While the anticipated benefits of Industry 4.0 could be significant in countering the forces of disruption mentioned above, there are often existing issues within organizations that mean the surrounding processes are not ready, established enough or even properly documented in order to digitize them and begin these transformation efforts.

Worse still, these shortcomings are ignored or downplayed, leading to ineffective implementation. For example, the promise of high-resolution, highly accurate data collection in milliseconds rather than days, which can drive pattern recognition and root cause identification will likely be replaced by huge amounts of data that is never synthesized into actionable insights that could drive better business decision-making.

Implementations fall short of their benefits because processes are not properly reflected, exceptions are not accounted for, and the resulting master data is unreliable, and reports are seldom structured or packaged in a meaningful way to enable and drive targeted action.

Brilliant basics will lay the foundations for bigger benefits

The initial steps to successful Industry 4.0 transformation center around truly understanding the business you have around you now. For example, to be able to assess the level of savings a chosen technology will deliver versus true direct labor, your existing talent and future hires must be comprehensively mapped out. Future returns from dynamic demand data can only be crystallized if your automated processes are agile enough to feed the platform from the outset.

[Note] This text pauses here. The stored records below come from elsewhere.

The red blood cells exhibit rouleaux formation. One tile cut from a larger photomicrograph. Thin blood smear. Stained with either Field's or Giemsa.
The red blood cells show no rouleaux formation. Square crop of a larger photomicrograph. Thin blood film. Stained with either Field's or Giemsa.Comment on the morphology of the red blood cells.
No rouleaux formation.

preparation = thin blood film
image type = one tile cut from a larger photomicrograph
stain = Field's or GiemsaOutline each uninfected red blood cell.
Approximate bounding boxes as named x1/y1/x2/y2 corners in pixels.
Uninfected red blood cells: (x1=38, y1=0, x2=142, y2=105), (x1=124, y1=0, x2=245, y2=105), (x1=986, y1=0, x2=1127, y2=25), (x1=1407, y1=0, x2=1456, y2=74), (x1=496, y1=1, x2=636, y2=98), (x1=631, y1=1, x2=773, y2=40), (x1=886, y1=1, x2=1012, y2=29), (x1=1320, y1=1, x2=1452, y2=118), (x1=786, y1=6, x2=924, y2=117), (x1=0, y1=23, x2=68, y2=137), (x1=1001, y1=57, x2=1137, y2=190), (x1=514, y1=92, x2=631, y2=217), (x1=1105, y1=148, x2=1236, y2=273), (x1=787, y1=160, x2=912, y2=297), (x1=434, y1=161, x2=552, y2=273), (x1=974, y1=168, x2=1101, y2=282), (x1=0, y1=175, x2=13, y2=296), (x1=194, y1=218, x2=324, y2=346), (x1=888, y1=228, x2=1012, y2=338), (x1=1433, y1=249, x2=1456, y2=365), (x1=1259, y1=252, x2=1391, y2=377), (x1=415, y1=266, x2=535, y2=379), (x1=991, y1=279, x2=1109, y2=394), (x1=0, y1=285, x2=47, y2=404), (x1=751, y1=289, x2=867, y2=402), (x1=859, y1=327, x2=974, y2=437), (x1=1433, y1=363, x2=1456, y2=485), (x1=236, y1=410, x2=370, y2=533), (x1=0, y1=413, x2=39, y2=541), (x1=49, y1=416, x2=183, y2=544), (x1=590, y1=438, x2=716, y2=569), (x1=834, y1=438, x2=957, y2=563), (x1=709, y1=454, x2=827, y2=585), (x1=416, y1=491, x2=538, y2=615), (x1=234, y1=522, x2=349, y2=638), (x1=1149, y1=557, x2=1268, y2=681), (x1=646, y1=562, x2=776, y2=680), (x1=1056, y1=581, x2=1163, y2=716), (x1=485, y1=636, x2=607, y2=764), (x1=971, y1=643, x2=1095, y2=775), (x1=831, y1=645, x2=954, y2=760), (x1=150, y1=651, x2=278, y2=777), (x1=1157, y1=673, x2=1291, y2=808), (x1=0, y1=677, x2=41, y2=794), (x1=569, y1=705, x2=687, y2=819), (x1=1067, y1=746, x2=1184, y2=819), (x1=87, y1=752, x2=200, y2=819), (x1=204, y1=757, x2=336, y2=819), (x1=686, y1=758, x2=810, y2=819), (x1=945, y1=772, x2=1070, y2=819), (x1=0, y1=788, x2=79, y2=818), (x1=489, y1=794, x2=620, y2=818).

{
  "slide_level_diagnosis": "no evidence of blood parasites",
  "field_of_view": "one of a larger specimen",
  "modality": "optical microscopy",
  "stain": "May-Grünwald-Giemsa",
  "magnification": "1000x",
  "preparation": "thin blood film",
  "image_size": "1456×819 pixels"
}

The list goes on.

Here are five critical foundational actions to take ahead of going all-in on Industry 4.0: 

  • Define processes and improve adherence:
    • Processes that are used to track material flow, labor consumption, and downtimes need to be well defined and adhered to before any digitization can begin
    • Developing value stream maps will help understand bottlenecks and help prioritize the biggest opportunities
  • Invest in your talent:
    • Organizations oftentimes do not invest the right resources or develop an appropriate organizational structure to spearhead the transformation.
    • Hire talent that can train others on digital tools and have the capability to analyze data trends and determine actionable insights
    • Create the right blend of technical, Continuous Improvement (CI) and temporary tech talent to ensuring continuity.
  • Stand-up a change management program / training program:
    • Early on, map key stakeholders and ensure regular 1:1 touchpoints to hear their pain points, perspectives on progress, etc. – constant communication is vital
    • Engage stakeholders in the deeper details of manufacturing processes and get incremental/daily buy-ins versus a big reveal of the results of your work
  • Push for paperless processes everywhere and integrate existing data streams:
    • There is often untapped data sitting either in documents or in disconnected databases (e.g., maintenance work orders) - digitizing and analyzing trends from this information often leads to quick improvement opportunities.
    • Also assess how to unlock other data that can help with quick wins, such as clock-in-clock-out data that could better manage labor hours, machine downtime data etc. and focus on prioritizing efforts to specific segments and 80:20 within these segments to drive early progress.
  • Identify your biggest opportunities - and ensure your 4.0 transformation journey begins by addressing them
    • Crystallizing the problems you need to solve is critical – the solutions may be wildly different from what you holistically anticipated.
    • For example, in our work with a food manufacturing company, paper-based quality assurance processes were identified as preventing real-time intervention and correction to product overweighting. A low-cost, high-impact IoT solution was devised and implemented at four production lines, which quickly addressed this waste issue, generated $4m in annualized savings and sparked a larger organizational digital transformation program.